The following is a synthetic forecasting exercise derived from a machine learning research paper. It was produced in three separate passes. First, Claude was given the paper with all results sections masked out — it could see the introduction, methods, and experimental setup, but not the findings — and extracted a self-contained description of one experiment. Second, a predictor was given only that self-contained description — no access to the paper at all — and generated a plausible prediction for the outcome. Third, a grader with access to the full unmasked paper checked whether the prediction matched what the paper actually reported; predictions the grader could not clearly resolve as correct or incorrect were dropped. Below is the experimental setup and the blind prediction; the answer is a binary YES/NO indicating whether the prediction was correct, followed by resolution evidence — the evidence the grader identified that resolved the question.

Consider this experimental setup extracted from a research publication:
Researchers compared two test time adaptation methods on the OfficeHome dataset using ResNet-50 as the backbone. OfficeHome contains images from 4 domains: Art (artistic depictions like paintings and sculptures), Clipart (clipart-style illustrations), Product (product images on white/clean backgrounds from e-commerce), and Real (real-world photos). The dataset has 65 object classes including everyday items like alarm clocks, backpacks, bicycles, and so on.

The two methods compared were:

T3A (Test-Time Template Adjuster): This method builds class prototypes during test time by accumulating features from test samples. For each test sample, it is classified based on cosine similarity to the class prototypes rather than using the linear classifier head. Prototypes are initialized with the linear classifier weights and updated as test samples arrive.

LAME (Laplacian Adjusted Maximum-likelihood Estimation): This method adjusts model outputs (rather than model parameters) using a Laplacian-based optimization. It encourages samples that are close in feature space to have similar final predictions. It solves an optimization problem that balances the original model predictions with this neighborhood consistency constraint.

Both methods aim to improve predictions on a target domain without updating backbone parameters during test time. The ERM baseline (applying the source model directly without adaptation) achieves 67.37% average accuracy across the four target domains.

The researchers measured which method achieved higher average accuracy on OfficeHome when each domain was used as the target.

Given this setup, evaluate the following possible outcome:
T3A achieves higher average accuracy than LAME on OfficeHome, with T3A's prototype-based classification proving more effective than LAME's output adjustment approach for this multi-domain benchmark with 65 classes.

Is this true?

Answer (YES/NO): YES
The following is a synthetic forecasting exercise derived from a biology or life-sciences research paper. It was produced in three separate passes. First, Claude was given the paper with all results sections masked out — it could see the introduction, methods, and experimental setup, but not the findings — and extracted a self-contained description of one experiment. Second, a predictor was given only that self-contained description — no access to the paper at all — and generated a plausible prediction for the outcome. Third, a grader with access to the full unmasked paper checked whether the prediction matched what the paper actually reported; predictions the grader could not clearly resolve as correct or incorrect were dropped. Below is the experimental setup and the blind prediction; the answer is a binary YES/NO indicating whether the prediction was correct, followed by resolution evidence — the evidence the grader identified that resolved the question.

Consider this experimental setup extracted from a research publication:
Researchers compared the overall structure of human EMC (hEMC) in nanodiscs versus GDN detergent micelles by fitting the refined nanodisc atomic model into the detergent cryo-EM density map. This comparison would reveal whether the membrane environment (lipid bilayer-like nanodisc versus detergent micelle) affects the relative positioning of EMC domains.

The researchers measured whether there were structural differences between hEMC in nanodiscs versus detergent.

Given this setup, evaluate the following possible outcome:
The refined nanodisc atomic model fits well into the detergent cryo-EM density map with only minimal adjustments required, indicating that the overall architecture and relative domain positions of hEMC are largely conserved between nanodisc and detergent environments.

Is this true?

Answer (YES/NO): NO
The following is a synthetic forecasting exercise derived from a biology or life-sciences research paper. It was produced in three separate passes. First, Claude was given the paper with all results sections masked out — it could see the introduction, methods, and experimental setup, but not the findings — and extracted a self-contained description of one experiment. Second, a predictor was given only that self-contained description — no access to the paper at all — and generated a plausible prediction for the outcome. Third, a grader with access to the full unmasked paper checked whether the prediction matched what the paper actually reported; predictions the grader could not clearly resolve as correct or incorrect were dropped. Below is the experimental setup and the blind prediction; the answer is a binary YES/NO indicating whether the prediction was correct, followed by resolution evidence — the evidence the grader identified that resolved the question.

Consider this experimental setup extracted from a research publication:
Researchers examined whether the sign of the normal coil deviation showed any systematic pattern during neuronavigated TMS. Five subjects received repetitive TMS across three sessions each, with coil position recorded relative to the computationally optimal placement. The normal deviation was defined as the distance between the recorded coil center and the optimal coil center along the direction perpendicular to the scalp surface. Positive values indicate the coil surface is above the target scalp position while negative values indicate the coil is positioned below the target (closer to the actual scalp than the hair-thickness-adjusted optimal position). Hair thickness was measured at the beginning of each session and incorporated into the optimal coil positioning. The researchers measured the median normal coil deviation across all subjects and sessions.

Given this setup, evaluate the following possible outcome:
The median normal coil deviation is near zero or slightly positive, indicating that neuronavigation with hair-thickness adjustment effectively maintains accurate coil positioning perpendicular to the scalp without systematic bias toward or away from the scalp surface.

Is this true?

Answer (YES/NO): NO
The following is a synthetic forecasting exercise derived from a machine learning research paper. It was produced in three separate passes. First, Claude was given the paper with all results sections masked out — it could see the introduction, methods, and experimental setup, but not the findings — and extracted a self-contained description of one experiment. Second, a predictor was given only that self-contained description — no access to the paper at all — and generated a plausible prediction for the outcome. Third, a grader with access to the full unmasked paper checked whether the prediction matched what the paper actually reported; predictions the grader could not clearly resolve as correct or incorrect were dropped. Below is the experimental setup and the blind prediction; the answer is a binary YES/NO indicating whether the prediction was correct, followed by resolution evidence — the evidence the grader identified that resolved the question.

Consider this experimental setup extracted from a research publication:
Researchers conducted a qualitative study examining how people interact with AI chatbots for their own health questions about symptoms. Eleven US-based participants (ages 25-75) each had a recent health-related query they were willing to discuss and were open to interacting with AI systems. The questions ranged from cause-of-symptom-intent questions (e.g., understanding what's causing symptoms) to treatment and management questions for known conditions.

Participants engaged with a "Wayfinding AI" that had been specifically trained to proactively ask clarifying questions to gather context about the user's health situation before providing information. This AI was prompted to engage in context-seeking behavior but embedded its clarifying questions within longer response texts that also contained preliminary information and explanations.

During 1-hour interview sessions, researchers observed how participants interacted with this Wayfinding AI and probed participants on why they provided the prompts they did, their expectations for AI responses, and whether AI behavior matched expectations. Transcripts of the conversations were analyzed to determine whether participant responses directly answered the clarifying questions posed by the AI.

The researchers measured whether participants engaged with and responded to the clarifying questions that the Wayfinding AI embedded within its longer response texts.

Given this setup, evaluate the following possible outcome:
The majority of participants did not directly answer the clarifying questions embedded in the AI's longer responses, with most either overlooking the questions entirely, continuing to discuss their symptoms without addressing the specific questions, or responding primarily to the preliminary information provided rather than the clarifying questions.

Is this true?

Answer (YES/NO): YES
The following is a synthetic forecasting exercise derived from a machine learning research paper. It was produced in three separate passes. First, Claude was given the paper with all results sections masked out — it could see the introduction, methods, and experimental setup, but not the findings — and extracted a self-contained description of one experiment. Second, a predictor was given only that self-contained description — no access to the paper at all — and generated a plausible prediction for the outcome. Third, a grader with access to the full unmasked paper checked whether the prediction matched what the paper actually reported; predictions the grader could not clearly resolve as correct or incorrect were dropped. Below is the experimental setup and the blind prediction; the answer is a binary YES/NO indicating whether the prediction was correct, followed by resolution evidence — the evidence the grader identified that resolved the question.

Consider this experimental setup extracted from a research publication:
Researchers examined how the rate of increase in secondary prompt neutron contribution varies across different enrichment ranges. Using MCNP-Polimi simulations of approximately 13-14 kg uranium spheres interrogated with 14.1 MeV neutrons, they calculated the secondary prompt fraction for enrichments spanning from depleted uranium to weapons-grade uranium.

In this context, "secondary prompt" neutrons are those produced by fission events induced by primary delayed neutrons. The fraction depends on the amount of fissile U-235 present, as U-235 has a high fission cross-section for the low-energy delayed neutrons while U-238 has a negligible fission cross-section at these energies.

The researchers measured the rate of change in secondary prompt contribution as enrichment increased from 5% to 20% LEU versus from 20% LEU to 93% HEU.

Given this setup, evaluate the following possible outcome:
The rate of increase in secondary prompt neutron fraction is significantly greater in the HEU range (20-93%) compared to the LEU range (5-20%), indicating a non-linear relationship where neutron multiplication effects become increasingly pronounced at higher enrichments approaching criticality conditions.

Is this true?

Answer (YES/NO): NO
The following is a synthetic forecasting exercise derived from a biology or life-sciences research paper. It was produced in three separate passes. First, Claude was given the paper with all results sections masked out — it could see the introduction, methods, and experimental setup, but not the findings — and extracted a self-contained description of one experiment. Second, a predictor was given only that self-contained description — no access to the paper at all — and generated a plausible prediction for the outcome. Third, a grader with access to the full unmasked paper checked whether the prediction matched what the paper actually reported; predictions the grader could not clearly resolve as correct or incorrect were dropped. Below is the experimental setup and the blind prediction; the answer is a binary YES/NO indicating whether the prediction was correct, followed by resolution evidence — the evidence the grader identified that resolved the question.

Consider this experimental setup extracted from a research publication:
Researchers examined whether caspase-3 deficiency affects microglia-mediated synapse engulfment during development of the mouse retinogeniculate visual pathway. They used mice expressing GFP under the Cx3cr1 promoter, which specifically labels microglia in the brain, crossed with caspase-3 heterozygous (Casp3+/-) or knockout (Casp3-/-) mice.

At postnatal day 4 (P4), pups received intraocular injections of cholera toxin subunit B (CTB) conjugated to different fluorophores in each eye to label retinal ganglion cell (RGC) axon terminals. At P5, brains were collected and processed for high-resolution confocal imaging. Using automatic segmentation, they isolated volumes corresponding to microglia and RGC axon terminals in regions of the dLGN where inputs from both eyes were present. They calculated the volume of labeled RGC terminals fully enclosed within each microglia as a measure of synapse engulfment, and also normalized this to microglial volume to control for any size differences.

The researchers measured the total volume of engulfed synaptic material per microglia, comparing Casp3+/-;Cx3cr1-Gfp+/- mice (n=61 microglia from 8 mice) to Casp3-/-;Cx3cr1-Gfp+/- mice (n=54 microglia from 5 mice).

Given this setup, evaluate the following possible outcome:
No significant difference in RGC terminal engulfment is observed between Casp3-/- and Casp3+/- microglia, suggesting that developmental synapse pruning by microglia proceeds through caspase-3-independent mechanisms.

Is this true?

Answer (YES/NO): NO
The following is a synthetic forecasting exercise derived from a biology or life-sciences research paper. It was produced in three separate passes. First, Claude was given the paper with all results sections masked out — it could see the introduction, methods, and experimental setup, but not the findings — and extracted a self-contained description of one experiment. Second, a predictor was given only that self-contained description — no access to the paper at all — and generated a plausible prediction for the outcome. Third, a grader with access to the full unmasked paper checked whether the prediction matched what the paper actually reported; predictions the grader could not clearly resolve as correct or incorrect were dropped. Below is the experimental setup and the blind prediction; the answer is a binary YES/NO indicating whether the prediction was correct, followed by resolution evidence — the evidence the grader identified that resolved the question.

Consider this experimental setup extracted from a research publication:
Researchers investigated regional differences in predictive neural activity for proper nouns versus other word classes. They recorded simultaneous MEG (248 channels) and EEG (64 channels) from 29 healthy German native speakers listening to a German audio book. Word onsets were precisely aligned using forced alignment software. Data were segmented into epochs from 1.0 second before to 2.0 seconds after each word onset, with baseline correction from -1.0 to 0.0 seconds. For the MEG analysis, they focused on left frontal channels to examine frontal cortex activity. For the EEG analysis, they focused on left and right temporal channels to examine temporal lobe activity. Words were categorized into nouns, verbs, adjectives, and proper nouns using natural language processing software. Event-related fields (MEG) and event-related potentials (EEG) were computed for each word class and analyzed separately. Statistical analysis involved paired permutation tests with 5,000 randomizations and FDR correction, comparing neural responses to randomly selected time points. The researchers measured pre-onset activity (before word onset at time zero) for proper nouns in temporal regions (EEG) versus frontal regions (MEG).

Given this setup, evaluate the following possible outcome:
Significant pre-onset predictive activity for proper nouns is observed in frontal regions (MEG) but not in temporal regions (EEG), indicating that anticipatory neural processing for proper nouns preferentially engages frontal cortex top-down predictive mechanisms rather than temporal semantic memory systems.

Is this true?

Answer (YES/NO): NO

◆ ◆ ◆ ◆ ◆ ◆ ◆

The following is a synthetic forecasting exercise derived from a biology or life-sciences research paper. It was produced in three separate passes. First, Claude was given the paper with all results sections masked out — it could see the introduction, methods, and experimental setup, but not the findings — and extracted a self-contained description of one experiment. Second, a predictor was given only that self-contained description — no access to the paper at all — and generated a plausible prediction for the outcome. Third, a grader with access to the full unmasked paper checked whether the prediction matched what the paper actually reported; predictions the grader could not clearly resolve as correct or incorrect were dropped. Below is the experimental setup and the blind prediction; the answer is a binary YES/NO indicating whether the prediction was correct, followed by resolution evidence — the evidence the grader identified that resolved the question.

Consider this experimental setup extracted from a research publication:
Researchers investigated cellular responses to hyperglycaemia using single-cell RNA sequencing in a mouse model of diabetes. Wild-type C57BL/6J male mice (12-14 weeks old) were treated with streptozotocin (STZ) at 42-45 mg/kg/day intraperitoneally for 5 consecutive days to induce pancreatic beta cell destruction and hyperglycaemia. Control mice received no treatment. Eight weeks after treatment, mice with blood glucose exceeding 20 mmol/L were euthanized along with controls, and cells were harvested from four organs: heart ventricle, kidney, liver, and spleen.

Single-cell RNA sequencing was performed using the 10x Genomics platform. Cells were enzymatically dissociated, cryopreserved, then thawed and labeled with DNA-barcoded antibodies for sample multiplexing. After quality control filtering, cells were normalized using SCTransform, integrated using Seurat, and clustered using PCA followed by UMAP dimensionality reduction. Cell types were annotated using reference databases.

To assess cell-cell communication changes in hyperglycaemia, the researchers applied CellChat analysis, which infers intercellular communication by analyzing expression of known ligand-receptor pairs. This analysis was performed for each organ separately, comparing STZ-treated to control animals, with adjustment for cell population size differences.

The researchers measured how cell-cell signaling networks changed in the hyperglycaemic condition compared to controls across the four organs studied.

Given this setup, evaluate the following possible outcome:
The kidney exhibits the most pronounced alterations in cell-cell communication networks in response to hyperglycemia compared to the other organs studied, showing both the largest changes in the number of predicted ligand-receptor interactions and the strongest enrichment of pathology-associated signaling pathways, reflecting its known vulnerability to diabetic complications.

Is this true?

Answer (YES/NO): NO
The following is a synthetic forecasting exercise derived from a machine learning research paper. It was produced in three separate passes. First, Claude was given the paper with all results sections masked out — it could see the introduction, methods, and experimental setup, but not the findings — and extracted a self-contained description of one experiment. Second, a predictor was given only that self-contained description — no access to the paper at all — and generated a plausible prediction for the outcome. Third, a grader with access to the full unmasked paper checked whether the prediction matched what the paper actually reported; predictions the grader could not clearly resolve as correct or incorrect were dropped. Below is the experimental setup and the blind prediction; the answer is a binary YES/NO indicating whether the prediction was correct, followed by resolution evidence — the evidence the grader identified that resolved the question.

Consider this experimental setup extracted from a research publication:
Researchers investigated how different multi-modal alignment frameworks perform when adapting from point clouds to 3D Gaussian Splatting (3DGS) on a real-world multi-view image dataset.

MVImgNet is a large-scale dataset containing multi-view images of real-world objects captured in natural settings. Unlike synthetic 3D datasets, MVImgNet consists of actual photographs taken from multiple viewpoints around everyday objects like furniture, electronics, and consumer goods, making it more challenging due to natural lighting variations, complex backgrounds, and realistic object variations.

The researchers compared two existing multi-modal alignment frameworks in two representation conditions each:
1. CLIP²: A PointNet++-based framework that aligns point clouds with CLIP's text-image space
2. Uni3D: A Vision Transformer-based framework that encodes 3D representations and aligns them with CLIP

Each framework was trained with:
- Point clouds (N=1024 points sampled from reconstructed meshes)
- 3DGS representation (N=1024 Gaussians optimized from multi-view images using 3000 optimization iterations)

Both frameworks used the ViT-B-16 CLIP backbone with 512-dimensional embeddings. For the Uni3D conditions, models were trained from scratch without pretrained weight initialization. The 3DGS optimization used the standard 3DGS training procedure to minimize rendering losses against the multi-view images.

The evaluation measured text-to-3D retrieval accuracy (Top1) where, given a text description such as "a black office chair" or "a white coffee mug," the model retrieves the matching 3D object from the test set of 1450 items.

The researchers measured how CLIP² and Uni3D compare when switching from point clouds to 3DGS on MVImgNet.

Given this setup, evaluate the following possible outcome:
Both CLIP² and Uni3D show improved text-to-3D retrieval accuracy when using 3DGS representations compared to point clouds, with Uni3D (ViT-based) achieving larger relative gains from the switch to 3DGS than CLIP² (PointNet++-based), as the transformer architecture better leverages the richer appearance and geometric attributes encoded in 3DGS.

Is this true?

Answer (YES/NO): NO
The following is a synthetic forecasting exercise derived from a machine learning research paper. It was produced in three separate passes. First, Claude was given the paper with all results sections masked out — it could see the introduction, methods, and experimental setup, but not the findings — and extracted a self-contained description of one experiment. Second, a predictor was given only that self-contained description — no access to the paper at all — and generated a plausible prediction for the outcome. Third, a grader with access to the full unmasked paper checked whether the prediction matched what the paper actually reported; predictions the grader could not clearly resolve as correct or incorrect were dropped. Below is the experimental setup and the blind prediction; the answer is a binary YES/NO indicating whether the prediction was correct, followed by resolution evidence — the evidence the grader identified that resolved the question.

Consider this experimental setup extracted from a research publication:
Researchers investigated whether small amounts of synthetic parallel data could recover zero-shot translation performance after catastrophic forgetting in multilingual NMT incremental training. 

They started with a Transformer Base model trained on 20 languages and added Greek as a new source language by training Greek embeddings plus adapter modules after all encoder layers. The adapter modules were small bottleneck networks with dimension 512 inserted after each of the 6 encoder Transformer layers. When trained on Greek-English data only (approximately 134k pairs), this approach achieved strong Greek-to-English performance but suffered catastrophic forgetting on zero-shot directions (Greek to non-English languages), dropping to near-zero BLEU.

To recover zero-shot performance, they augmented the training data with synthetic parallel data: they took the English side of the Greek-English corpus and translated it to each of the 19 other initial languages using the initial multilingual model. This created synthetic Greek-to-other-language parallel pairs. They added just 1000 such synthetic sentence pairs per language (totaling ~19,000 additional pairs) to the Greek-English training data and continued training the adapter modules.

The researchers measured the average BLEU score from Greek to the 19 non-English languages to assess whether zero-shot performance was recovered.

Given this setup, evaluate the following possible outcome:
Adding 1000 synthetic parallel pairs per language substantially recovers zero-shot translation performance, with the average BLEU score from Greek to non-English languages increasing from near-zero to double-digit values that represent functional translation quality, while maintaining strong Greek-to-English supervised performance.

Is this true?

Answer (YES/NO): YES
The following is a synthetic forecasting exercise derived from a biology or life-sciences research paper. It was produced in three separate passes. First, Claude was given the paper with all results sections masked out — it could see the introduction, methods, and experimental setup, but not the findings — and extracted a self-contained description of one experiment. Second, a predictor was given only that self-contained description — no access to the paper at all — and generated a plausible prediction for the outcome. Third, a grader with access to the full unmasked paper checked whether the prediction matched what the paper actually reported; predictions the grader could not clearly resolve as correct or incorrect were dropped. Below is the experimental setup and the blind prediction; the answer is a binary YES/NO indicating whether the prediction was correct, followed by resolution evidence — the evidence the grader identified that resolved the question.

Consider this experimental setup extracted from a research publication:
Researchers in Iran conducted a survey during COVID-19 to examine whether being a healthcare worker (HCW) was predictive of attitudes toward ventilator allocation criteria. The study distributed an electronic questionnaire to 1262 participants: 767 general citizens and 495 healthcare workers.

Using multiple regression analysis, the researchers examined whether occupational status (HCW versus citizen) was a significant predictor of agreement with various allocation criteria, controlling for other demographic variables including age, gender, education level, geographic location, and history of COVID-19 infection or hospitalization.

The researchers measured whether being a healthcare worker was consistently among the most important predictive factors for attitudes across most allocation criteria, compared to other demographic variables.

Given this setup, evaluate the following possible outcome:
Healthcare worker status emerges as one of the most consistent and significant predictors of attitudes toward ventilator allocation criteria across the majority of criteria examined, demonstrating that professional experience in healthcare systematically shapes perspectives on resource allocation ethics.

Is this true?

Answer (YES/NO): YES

◆ ◆ ◆ ◆ ◆ ◆ ◆

## [What to do]
Go through the listing, and whenever a line contains the string "affects", copy that line.

## [Result for this exercise]
Researchers compared the overall structure of human EMC (hEMC) in nanodiscs versus GDN detergent micelles by fitting the refined nanodisc atomic model into the detergent cryo-EM density map. This comparison would reveal whether the membrane environment (lipid bilayer-like nanodisc versus detergent micelle) affects the relative positioning of EMC domains.
Researchers examined whether caspase-3 deficiency affects microglia-mediated synapse engulfment during development of the mouse retinogeniculate visual pathway. They used mice expressing GFP under the Cx3cr1 promoter, which specifically labels microglia in the brain, crossed with caspase-3 heterozygous (Casp3+/-) or knockout (Casp3-/-) mice.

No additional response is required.